What does it mean to be a pastor-theologian?
- Love the word of God. – If we are orthodox protestants than no matter what denomination we should all agree in Sola Scriptura. The word of God is not simply a light, a map or a handbook for life it is the foundation of our life. Scripture is the fountainhead of truth. When I see something in the Bible that disagrees with me the problem is always me never the Bible. If we do not have a love, respect for the authority and truth of the Bible we will produce anemic Christians who’s confidence is in experiences and production value rather than the rock that is higher than I.
- Be more passionate about right thoughts of God than you are right strategies of man. As a Pastor-Theologian, you are not a Chic-fil-a manager you are a caretaker of historic truths of God’s word. We preach the Christ crucified which Paul called a stumbling block to those who don’t see Jesus as their greatest treasure. If our preaching could take place in a boardroom in America in this day and age we are preaching another gospel. The reformation and most subsequent revivals have been birth out of the preaching of the word that has reshaped a generation’s thoughts about God. We need a recovery of a love for the word of God in our children’s and youth ministries.
- Read books about God. This is one that I have been guilty of for years. I used to read so many business books, I had a subscription to Harvard Business Review. I do think Pastors should be strong leaders and leadership books have their place but that place must always be secondary to scripture and books that talk about God. Pastor read biography’s of missionaries and reformers, read books about theology about the nature of who God is. Read books that stir your affections for Christ. If the only books you read are Good to Great your church will only be good and never great because God measures success far differently than we do.

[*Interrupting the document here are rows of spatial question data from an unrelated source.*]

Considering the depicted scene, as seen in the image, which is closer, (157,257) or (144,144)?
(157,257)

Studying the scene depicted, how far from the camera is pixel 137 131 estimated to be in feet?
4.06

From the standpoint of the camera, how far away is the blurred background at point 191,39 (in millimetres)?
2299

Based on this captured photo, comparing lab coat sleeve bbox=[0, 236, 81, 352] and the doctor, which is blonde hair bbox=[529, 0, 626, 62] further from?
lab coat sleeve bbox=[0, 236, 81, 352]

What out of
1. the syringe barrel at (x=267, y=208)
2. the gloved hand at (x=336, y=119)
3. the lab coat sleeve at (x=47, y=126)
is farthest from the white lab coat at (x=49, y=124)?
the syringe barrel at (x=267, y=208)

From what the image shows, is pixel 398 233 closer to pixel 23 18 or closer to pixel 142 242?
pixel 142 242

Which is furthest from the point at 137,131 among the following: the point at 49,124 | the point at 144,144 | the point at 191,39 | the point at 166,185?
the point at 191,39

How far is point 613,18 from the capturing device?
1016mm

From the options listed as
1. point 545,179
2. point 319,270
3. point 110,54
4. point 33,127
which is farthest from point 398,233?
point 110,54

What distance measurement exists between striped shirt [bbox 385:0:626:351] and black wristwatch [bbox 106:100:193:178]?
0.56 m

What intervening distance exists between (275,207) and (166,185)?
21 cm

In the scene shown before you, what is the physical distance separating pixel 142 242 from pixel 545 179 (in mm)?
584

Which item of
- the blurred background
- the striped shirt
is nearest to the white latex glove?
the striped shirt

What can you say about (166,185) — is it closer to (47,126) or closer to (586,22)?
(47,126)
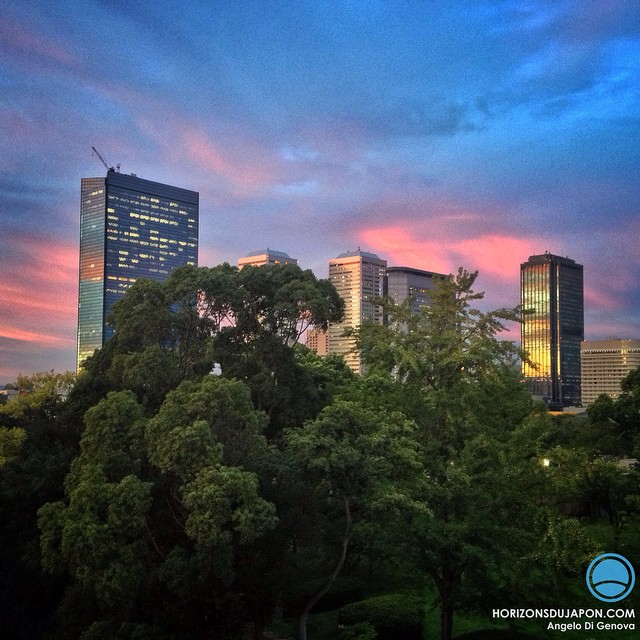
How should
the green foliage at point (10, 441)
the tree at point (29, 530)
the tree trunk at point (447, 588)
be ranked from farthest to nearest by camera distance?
the green foliage at point (10, 441)
the tree at point (29, 530)
the tree trunk at point (447, 588)

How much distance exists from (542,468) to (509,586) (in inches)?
153

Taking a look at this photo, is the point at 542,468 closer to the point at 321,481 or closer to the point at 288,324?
the point at 321,481

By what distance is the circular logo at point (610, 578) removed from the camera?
61.6 feet

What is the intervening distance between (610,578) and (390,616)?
6151 mm

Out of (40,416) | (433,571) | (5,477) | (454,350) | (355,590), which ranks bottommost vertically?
(355,590)

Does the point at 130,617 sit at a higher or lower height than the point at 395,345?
lower

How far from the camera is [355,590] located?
24641mm

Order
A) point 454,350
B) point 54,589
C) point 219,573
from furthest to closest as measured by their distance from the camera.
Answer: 1. point 454,350
2. point 54,589
3. point 219,573

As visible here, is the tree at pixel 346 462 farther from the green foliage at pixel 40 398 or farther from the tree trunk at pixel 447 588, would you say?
the green foliage at pixel 40 398

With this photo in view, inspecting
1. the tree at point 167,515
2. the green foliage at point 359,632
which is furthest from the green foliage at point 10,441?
the green foliage at point 359,632

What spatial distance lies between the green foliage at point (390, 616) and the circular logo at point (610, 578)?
500 centimetres

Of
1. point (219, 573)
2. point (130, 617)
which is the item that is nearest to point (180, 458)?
point (219, 573)

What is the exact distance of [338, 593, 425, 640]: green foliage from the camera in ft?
64.3

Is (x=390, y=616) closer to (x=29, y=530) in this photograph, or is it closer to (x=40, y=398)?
(x=29, y=530)
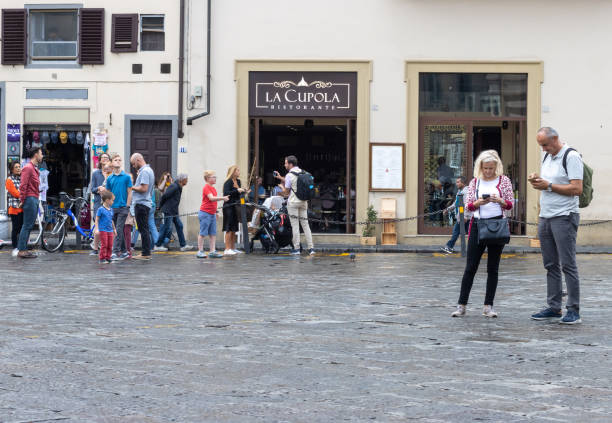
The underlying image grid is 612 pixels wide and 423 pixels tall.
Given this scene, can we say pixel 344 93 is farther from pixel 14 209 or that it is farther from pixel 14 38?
pixel 14 209

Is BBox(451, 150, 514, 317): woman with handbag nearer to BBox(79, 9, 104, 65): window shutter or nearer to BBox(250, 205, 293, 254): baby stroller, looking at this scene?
BBox(250, 205, 293, 254): baby stroller

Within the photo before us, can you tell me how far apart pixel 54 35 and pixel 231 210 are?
7.84m

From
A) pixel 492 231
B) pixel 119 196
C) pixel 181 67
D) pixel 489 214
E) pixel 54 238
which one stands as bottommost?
pixel 54 238

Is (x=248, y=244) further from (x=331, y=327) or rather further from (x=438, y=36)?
(x=331, y=327)

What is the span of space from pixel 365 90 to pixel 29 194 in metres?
8.55

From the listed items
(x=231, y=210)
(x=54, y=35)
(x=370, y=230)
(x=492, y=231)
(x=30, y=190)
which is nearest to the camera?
(x=492, y=231)

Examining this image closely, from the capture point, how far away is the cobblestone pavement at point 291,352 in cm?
588

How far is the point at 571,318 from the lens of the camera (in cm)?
952

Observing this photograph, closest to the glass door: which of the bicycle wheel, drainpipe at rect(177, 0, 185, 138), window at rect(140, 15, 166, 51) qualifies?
drainpipe at rect(177, 0, 185, 138)

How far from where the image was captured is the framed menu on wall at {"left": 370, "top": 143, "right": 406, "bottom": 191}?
23.2 m

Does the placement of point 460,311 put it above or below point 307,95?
below

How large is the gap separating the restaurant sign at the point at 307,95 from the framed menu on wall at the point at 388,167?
103 centimetres

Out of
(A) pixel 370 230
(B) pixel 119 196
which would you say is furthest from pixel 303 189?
→ (A) pixel 370 230

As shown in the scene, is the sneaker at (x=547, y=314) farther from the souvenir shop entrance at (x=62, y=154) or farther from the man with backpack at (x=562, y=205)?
the souvenir shop entrance at (x=62, y=154)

- Understand historic truths enough to translate them in age appropriate ways to the kids you lead. For so long I avoided certain topics because I didn’t understand them. I couldn’t explain the trinity to kids, I couldn’t talk with authority of the hypostatic union with kids. It was because I didn’t understand it enough to break it down for someone else. I don’t fully understand the trinity or the hypostatic union because they are a mystery but I can break them down for kids in such a way they understand them and still have room for mystery. Pastor, we must read and study to know how to best distil the truth of God’s word for our kids. Dietrich Bonhoeffer once said that “if we can not explain doctrine to children, something is amiss.”
- Ask for discernment – Spurgeon once said: “Discernment isn’t knowing right from wrong but right from almost right.” – The most misleading thing for us and those we lead is not wrong thoughts about God it’s almost right thoughts about God. In church history it wasn’t the blatantly wrong things that took root and lead many astray it was the almost right that found a place, took root and grew into heresy that did much damage to the church. We need not just knowledge of who God is, through the person and work of Christ we also need the work of the spirit to help us discern between right and almost right. The word and the spirit confirm the truth. We must listen.